Data extract
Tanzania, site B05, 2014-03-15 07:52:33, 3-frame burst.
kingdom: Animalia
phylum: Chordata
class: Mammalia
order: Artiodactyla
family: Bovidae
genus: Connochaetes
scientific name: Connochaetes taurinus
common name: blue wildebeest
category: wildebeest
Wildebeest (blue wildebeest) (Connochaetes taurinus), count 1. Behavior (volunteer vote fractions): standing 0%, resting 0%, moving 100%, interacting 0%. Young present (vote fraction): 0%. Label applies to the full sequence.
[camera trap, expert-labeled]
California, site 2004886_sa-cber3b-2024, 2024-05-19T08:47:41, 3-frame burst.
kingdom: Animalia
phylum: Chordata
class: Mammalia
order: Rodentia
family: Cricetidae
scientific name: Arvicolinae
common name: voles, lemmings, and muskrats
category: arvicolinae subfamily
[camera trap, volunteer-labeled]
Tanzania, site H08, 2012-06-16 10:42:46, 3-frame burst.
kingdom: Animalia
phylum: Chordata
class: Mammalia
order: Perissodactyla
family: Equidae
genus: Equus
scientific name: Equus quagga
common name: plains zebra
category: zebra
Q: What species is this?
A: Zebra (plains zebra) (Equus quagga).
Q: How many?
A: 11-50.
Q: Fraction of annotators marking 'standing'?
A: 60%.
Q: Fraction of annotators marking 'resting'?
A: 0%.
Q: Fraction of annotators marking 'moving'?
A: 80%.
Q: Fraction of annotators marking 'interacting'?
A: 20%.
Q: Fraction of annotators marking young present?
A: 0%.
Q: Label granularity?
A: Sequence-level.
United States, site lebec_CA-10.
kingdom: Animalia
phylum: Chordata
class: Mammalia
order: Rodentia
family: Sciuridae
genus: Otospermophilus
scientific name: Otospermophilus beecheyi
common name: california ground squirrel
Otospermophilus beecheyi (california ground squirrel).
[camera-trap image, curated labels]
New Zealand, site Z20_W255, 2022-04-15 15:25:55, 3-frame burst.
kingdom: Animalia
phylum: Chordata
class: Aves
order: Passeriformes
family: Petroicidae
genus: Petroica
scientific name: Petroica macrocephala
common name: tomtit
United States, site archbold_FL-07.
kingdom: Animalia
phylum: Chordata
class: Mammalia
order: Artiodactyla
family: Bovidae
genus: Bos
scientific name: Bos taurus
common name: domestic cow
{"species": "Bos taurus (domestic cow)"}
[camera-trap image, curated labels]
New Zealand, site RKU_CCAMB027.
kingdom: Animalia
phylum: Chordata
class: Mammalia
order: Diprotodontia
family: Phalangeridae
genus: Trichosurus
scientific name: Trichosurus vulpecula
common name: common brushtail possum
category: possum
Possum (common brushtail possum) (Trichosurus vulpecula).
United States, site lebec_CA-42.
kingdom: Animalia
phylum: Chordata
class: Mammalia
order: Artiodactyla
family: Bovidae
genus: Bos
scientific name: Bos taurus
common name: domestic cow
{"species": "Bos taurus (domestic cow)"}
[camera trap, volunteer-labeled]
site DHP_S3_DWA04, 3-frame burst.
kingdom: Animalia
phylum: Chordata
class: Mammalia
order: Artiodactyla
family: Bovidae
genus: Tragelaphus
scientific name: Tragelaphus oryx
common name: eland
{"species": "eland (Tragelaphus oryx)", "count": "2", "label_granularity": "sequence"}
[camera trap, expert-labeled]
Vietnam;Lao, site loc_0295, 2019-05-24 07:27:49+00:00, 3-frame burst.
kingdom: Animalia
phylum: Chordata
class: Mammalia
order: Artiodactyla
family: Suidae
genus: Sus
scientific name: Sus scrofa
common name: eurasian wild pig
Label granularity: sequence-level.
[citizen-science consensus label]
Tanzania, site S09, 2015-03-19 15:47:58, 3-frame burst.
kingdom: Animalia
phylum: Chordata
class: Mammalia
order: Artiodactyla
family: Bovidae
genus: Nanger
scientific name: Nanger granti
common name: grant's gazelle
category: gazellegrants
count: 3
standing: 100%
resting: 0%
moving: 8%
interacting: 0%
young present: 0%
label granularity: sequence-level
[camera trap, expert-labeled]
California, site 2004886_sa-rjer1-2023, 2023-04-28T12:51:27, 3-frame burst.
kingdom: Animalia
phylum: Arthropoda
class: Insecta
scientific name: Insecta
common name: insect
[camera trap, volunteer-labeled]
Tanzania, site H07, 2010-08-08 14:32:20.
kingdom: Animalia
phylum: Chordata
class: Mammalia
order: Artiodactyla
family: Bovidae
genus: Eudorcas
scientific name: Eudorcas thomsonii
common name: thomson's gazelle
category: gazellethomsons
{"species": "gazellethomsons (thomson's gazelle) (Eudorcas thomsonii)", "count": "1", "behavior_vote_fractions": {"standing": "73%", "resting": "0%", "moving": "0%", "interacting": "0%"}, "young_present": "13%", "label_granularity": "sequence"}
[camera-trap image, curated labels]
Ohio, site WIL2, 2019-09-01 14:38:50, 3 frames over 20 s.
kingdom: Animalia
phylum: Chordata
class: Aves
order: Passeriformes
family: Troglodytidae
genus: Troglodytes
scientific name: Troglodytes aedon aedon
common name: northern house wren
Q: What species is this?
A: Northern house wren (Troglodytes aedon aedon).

Task directions
Reproduce all of the records precisely. No word may differ.

Output of the exercise
Tanzania, site B05, 2014-03-15 07:52:33, 3-frame burst.
kingdom: Animalia
phylum: Chordata
class: Mammalia
order: Artiodactyla
family: Bovidae
genus: Connochaetes
scientific name: Connochaetes taurinus
common name: blue wildebeest
category: wildebeest
Wildebeest (blue wildebeest) (Connochaetes taurinus), count 1. Behavior (volunteer vote fractions): standing 0%, resting 0%, moving 100%, interacting 0%. Young present (vote fraction): 0%. Label applies to the full sequence.
[camera trap, expert-labeled]
California, site 2004886_sa-cber3b-2024, 2024-05-19T08:47:41, 3-frame burst.
kingdom: Animalia
phylum: Chordata
class: Mammalia
order: Rodentia
family: Cricetidae
scientific name: Arvicolinae
common name: voles, lemmings, and muskrats
category: arvicolinae subfamily
[camera trap, volunteer-labeled]
Tanzania, site H08, 2012-06-16 10:42:46, 3-frame burst.
kingdom: Animalia
phylum: Chordata
class: Mammalia
order: Perissodactyla
family: Equidae
genus: Equus
scientific name: Equus quagga
common name: plains zebra
category: zebra
Q: What species is this?
A: Zebra (plains zebra) (Equus quagga).
Q: How many?
A: 11-50.
Q: Fraction of annotators marking 'standing'?
A: 60%.
Q: Fraction of annotators marking 'resting'?
A: 0%.
Q: Fraction of annotators marking 'moving'?
A: 80%.
Q: Fraction of annotators marking 'interacting'?
A: 20%.
Q: Fraction of annotators marking young present?
A: 0%.
Q: Label granularity?
A: Sequence-level.
United States, site lebec_CA-10.
kingdom: Animalia
phylum: Chordata
class: Mammalia
order: Rodentia
family: Sciuridae
genus: Otospermophilus
scientific name: Otospermophilus beecheyi
common name: california ground squirrel
Otospermophilus beecheyi (california ground squirrel).
[camera-trap image, curated labels]
New Zealand, site Z20_W255, 2022-04-15 15:25:55, 3-frame burst.
kingdom: Animalia
phylum: Chordata
class: Aves
order: Passeriformes
family: Petroicidae
genus: Petroica
scientific name: Petroica macrocephala
common name: tomtit
United States, site archbold_FL-07.
kingdom: Animalia
phylum: Chordata
class: Mammalia
order: Artiodactyla
family: Bovidae
genus: Bos
scientific name: Bos taurus
common name: domestic cow
{"species": "Bos taurus (domestic cow)"}
[camera-trap image, curated labels]
New Zealand, site RKU_CCAMB027.
kingdom: Animalia
phylum: Chordata
class: Mammalia
order: Diprotodontia
family: Phalangeridae
genus: Trichosurus
scientific name: Trichosurus vulpecula
common name: common brushtail possum
category: possum
Possum (common brushtail possum) (Trichosurus vulpecula).
United States, site lebec_CA-42.
kingdom: Animalia
phylum: Chordata
class: Mammalia
order: Artiodactyla
family: Bovidae
genus: Bos
scientific name: Bos taurus
common name: domestic cow
{"species": "Bos taurus (domestic cow)"}
[camera trap, volunteer-labeled]
site DHP_S3_DWA04, 3-frame burst.
kingdom: Animalia
phylum: Chordata
class: Mammalia
order: Artiodactyla
family: Bovidae
genus: Tragelaphus
scientific name: Tragelaphus oryx
common name: eland
{"species": "eland (Tragelaphus oryx)", "count": "2", "label_granularity": "sequence"}
[camera trap, expert-labeled]
Vietnam;Lao, site loc_0295, 2019-05-24 07:27:49+00:00, 3-frame burst.
kingdom: Animalia
phylum: Chordata
class: Mammalia
order: Artiodactyla
family: Suidae
genus: Sus
scientific name: Sus scrofa
common name: eurasian wild pig
Label granularity: sequence-level.
[citizen-science consensus label]
Tanzania, site S09, 2015-03-19 15:47:58, 3-frame burst.
kingdom: Animalia
phylum: Chordata
class: Mammalia
order: Artiodactyla
family: Bovidae
genus: Nanger
scientific name: Nanger granti
common name: grant's gazelle
category: gazellegrants
count: 3
standing: 100%
resting: 0%
moving: 8%
interacting: 0%
young present: 0%
label granularity: sequence-level
[camera trap, expert-labeled]
California, site 2004886_sa-rjer1-2023, 2023-04-28T12:51:27, 3-frame burst.
kingdom: Animalia
phylum: Arthropoda
class: Insecta
scientific name: Insecta
common name: insect
[camera trap, volunteer-labeled]
Tanzania, site H07, 2010-08-08 14:32:20.
kingdom: Animalia
phylum: Chordata
class: Mammalia
order: Artiodactyla
family: Bovidae
genus: Eudorcas
scientific name: Eudorcas thomsonii
common name: thomson's gazelle
category: gazellethomsons
{"species": "gazellethomsons (thomson's gazelle) (Eudorcas thomsonii)", "count": "1", "behavior_vote_fractions": {"standing": "73%", "resting": "0%", "moving": "0%", "interacting": "0%"}, "young_present": "13%", "label_granularity": "sequence"}
[camera-trap image, curated labels]
Ohio, site WIL2, 2019-09-01 14:38:50, 3 frames over 20 s.
kingdom: Animalia
phylum: Chordata
class: Aves
order: Passeriformes
family: Troglodytidae
genus: Troglodytes
scientific name: Troglodytes aedon aedon
common name: northern house wren
Q: What species is this?
A: Northern house wren (Troglodytes aedon aedon).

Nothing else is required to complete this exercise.